Offshore banking has always been an interesting and intriguing topic, with many people feeling they will make more money if they keep it offshore. Unfortunately nowadays in the media, offshore banking has got a bad reputation, with many people thinking it is slightly illegal or unsafe – a way of simply avoiding tax in your home country. We look at the pros and cons of off shore banking and see what it really is all about.
- Reduce the amount you pay in tax, legally
Countries with low or no tax create the perfect haven for those wanting to keep the money they work for. For many small countries such as the Cayman Islands, with small populations and little investment opportunity, having no tax is a great way of increasing the amount of money brought to the country and improving its economical situation. Putting your money into an offshore account is completely legal, but must be done correctly and must be declared in some countries such as the US where worldwide income is taxable.

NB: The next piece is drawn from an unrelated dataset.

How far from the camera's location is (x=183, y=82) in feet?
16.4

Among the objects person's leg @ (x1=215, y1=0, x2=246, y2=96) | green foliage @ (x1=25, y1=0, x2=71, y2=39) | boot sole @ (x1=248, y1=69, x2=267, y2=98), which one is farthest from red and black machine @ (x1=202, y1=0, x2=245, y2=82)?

Offshore accounts are completely confidential with strict laws in place to protect the owner of the account. This isn’t to protect anything illegal happening, as any suspicious activity can be reported to the authorities, but instead it is to protect those who want to make investments anonymously. For example, a high-profile investor, such as a political figure, may receive a better investment by being anonymous.
- Diverse opportunities
There is no limit of the range of investments to be had in offshore banking. A person can use his or her money to invest in any industry or place, which is sometimes blocked in other countries. There are also many opportunities in developing nations, such as China, where some industries are now becoming privatized.
- Accessibility restrictions
Access to your money is slightly restricted. You can access your money and extract it from the offshore account when you wish, however there may be rules or regulations to follow on the same. For example, some accounts must have a certain amount of money for a certain amount of time and many cannot be used to transfer money to your home bank account. This is fine for long term investors, but those who are looking to safely store a small amount of money for a couple of years may find better options.
- Tax Laws are becoming stricter
For citizens of the US, putting your money in offshore accounts is now not as attractive as it used to be as all income worldwide must be declared to the taxman. They are trying to stop money being invested outside of the US, as this reduces the amount of money they earn on taxes from their citizens. Many other countries may follow suit in the future, especially as the negative image of offshore banking in the media continues to grow.
- The cost implications
Offshore banking can be very costly, with many requiring legal fees and admin fees to set up. Many investments also only accept a minimum of $100,000 in the account, which is a huge investment to make. Although legitimate offshore accounts are safe, there are many illegal or ‘below the line’ systems out there, so investors should always make sure they are complying with both local and international tax laws.
Overall, there are many advantages and disadvantages of offshore banking, On the whole, offshore banking is limited to a few, with the costs being too high for the average investor. If offshore investments are in the pipeline for you, make sure you consult with a legitimate company beforehand and ensure your taxes are in line to protect yourself against any extra tax fees in your home country.